* Фрагмент текста
История России с древнейших времен. Том 8. От царствования Бориса Годунова до окончания междуцарствия - Сергей Соловьев
Шрифт:
Интервал:
Закладка:
Шуйский с торжеством возвратился в Москву, как будто после завоевания царства; собственно говоря, поход Шуйского был важнее завоевания многих царств, потому что поражение шаек Болотникова было поражением противуобщественного начала, но подвиг был не кончен и потому был бесполезен. Шуйскому не следовало бы возвращаться в Москву: ему надобно было воспользоваться своим успехом, двинуться на самозванца и его истреблением упрочить себя на престоле. Но мы должны взять во внимание тогдашнее состояние войска, не позволявшее удерживать его долго под оружием, и в какое время года? В глубокую осень; помещиков должно было распустить по домам до зимнего пути. Спешить, казалось, было не для чего: самозванец находился сначала в очень незавидном положении.
Набрав тысяч до трех войска, Лжедимитрий пошел под Козельск и там, напав врасплох, разбил отряд царских войск. Но когда оттуда возвращался в Карачев, то литовцы захотели уйти у него с добычею, взятою под Козельском, и начали волноваться. Самозванец испугался и ушел от них с небольшим отрядом людей, на которых совершенно полагался, и засел в Орле. Но и здесь сильно трусил, особенно после покушения убить его ночью. Меховецкий не знал сначала, куда девался царь, потом, узнав, что он в Орле, послал к нему с просьбою возвратиться, потому что одно его присутствие может удержать войско. Лжедимитрий возвратился, но, видя, что войско не перестает волноваться, снова украдкою выехал по дороге в Путивль. Тут он встретил Валавского, который из киевской Украйны шел к нему от князя Романа Рожинского с тысячью человек; потом встретил Тышкевича с 1000 человек поляков, князя Адама Вишневецкого, знаменитого Лисовского и других. По совету Лисовского Лжедимитрий пошел осаждать Брянск, на подмогу к которому спешили воеводы, князья Куракин и Литвин-Мосальский. Последний пришел 15 декабря к Десне, которая отделяла его от города; несмотря на позднее время, река еще не стала, лед шел по ней большими глыбами. Жители Брянска, видя, что ратные люди остановились за льдом, кричали им: „Помогите! Погибаем!“ Ратные люди, слыша это, сказали: „Лучше нам всем помереть, нежели видеть свою братию в конечной погибели; если помрем за православную веру, то получим у Христа венцы мученические“. Взяв прощение друг у друга, они начали метаться в реку и поплыли. Ни лед, ни стрельба с другого берега, где стояли осаждающие, не остановили их, и они благополучно добрались до города: ни один человек и ни одна лошадь не погибли. Вслед за Мосальским пришел и князь Куракин. Не надеясь отбиться от Лжедимитрия, он отступил, снабдив Брянск продовольствием, и засел в Карачеве; Лжедимитрий, не надеясь взять этого города, пошел на знмовку в Орел.

* Исходные данные

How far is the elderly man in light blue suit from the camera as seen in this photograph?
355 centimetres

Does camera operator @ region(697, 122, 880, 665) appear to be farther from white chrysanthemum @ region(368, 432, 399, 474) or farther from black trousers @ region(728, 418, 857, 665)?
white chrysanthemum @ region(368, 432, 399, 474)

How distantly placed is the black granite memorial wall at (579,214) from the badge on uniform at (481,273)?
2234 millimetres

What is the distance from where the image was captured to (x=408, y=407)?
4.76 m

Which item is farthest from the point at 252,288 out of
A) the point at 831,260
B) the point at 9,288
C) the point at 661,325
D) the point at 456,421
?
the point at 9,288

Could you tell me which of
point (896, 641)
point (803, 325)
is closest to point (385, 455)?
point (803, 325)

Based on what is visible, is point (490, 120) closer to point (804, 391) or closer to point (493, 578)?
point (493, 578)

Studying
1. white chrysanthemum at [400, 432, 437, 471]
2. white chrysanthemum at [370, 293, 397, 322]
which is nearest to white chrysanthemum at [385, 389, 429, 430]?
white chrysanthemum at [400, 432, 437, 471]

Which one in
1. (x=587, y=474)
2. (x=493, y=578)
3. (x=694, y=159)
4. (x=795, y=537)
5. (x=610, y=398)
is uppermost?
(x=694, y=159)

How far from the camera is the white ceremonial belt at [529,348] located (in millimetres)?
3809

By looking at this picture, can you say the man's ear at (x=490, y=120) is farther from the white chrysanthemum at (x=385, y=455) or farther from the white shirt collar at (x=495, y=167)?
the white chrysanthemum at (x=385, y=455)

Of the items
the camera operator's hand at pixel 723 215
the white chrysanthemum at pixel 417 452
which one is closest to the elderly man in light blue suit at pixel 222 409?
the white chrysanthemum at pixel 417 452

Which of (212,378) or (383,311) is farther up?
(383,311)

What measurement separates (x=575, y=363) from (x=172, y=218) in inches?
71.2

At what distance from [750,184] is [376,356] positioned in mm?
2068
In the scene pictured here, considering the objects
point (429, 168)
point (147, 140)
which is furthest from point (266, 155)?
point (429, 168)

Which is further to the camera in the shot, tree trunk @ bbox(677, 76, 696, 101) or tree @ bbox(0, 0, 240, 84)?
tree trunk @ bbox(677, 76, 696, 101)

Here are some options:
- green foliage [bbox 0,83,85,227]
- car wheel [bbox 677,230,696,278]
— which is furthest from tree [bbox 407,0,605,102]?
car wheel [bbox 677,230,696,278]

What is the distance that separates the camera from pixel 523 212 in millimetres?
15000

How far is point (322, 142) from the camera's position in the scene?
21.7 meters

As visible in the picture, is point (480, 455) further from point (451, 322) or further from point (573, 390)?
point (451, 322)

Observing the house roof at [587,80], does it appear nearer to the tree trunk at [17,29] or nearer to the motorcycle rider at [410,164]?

* Цель задания
Продолжите исторический отрывок о борьбе Шуйского с Лжедимитрием, начав сразу после его последней фразы.

* Ответ
Когда весть о появлении самозванца разнеслась по Польше, то люди, хотевшие пожить на счет Москвы, начали собираться со всех сторон под знамя Димитрия, выставленное князем Рожинским. Когда собралось до 4000 войска, Рожинский выступил в поход и остановился в Кромах, откуда отправил послов в Орел к Лжедимитрию объявить ему о своем приходе, предложить условия службы и требовать денег. Самозванец встретил послов неласково; на их речи он отвечал им сам на московском наречии: „Я рад был, когда услышал, что Рожинский идет ко мне; но дали мне знать, что он хочет изменить мне: так пусть лучше воротится. Посадил меня прежде бог на столице моей без Рожинского и теперь посадит; вы уже требуете денег, но у меня здесь много поляков не хуже вас, а я еще ничего им не дал. Сбежал я из Москвы от милой жены моей, от милых приятелей моих, ничего не захвативши. Когда у вас было коло под Новгородом, то вы допытывались, настоящий ли я царь Димитрий или нет?“ Послы отвечали ему на это с сердцем: „Видим теперь, что ты не настоящий царь Димитрий, потому что тот умел людей рыцарских уважать и принимать, а ты не умеешь. Расскажем братьи нашей, которые нас послали, о твоей неблагодарности, будут знать, что делать“. С этими словами послы вышли; Лжедимитрий прислал потом звать их обедать и просить, чтобы не сердились за его слова. Оказалось, что самозванец встретил их так грубо по наущению Меховецкого, который предчувствовал, что должен будет уступить Рожинскому всю власть. Когда послы возвратились в Кромы и рассказали своим о приеме, какой им сделал царь, то поляки решились идти назад: но те поляки, которые были в Орле с Лжедимитрием, удержали их, дав знать, что все пойдет иначе, когда приедет сам князь Рожинский.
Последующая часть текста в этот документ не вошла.